Closed seth-shaw-unlv closed 5 years ago
Seems like maybe Drupal is too slow compared to convert and we need to limit the number of messages it tries to process at one time. Perhaps setting a limit on the number of activemq consumers is the way to go.
@seth-shaw-unlv @whikloj I need to verify we're not leaking files first, which is difficult. I've been pretty careful about it and I'd like to say it's not that, but it's the most probable reason for hitting the limit.
Regardless, we'll have to throttle in some way. Due to PHP peculiarities, we're forced to use to a temp stream in CmdExecuteService
for output, which opens a file if it is > 4kb. So all the derivative generation microservices are likely to hit the open file limit under load. So if everything's on the same box, then... :bomb::bomb::bomb:
As @whikloj suggests, we'll want to make sure messages are not being processed in parallel with activemq. If we still hit the limit after dropping the number of concurrent consumers to 1, then we'll have to use camel's throttler on the derivative generation routes. Basically, just throw a .throttle(100)
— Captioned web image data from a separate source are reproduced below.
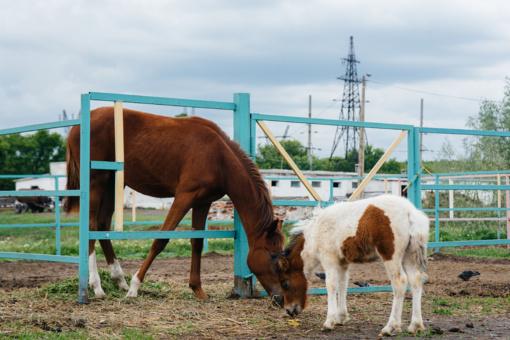 Kelmės rajone iš ganyklos pavogta kumelė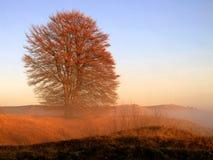 有雾的山毛榉 库存图片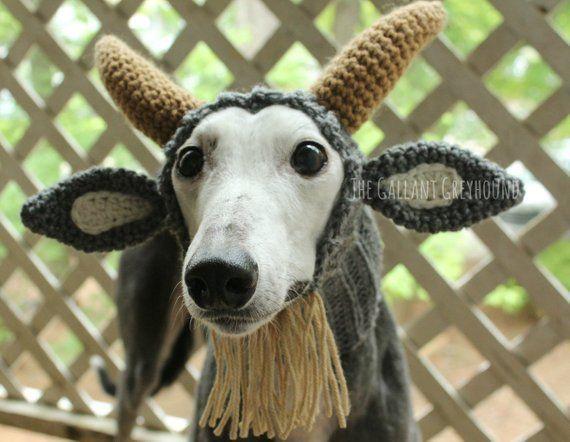 Goat Snood For Greyhounds Tierkostum Hund Hakeln Hunde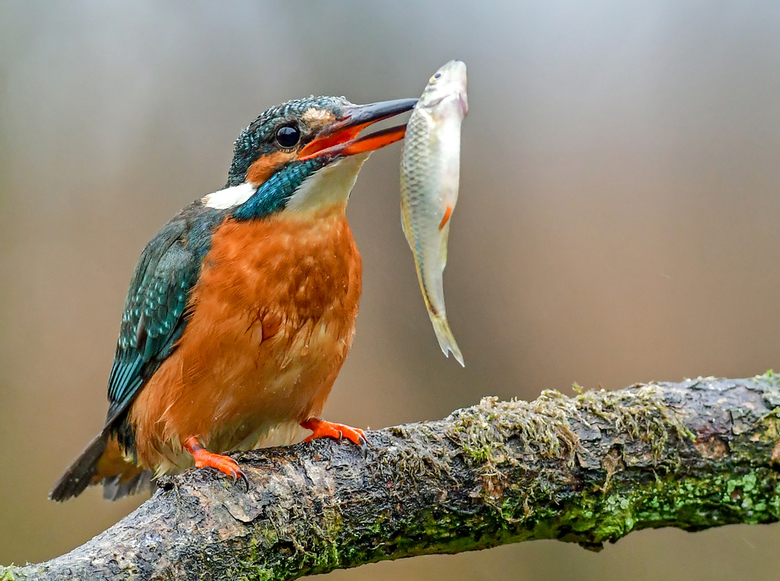 """lekker visje.... - IJsvogel heeft de buit binnen, heeft wel wat moeite met de wat """"grote"""" vis."""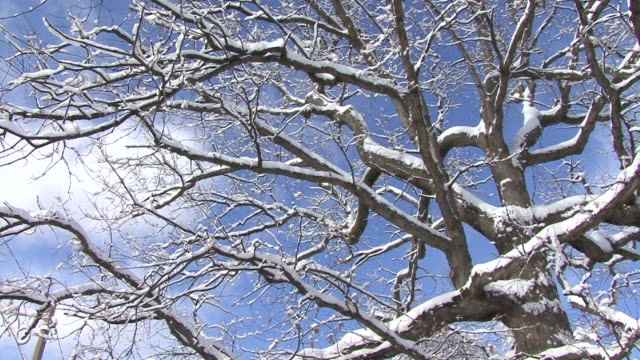 hd : tree (under the snow ) - snow cornice stock videos and b-roll footage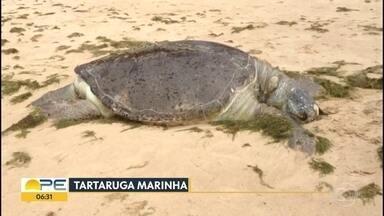 Tartaruga é encontrada morta em Boa Viagem - Animal tinha um ferimento na cabeça e estava com casco quebrado.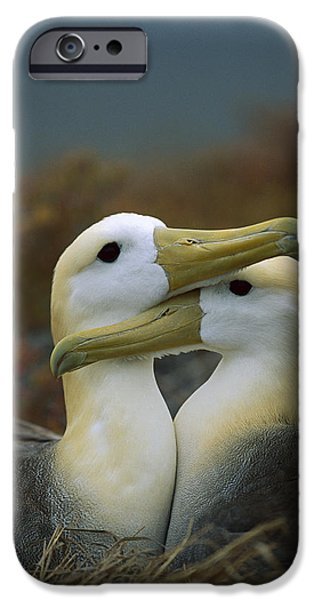 Albatross iPhone Cases - Waved Albatross Pair Bonding Galapagos iPhone Case by Tui De Roy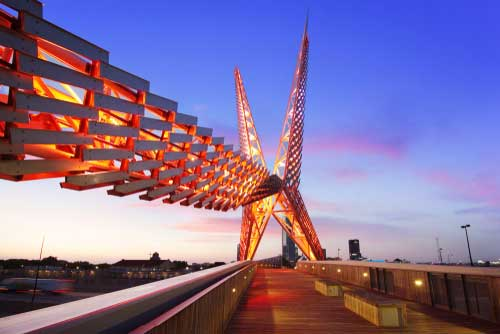 Shop CBD For Dogs And Cats Oklahoma City Skydance Bridge At Night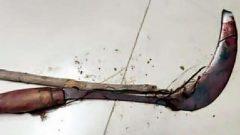 تصویری از داس پدر رومینا اشرفی که دخترش را با آن کشت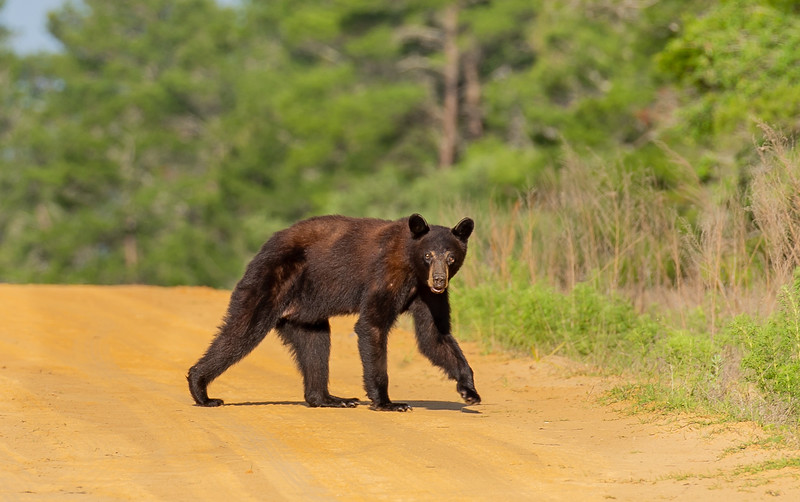 My wife's photo of the bear in the previous photo.  Taken with a 100/400 in the Ocala National Forest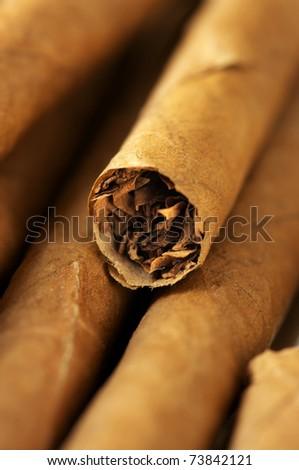 Heap of cigars close-up. Shallow DOF. - stock photo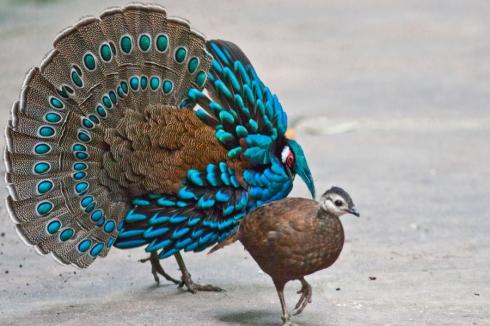 Palawan Peacock Pheasant (Polyplectron napoleonis) by Rene Lausberg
at the beginning of the route.
To slow and make careful my derivative-toolkit I setup a pool of activemq consumers and that limits how many we open at a time.
I used this block, then left the ${concurrent.consumers}
as a configurable option so you can increase or decrease the number of consumers.
I'll also note that I discovered that by default each ActiveMQ consumer pre-fetches about 1,000 messages. I had a problem with OpenStack clients losing connection to push work back, so I limited the pre-fetch to 1 so if it failed I lost 1 message instead of 1,000.
blueprint config - https://github.com/whikloj/islandora-1x-derivative-toolkit/blob/master/islandora-1x-derivative-worker/src/main/resources/OSGI-INF/blueprint/blueprint.xml#L17 Add the parameter to the route - https://github.com/whikloj/islandora-1x-derivative-toolkit/blob/master/islandora-1x-derivative-worker/src/main/resources/OSGI-INF/blueprint/blueprint.xml#L17
@whikloj Yeah, I've been bitten by Activemq's prefetch before, too. Thanks for bringing that up and the examples. It's pretty straight-forward from that.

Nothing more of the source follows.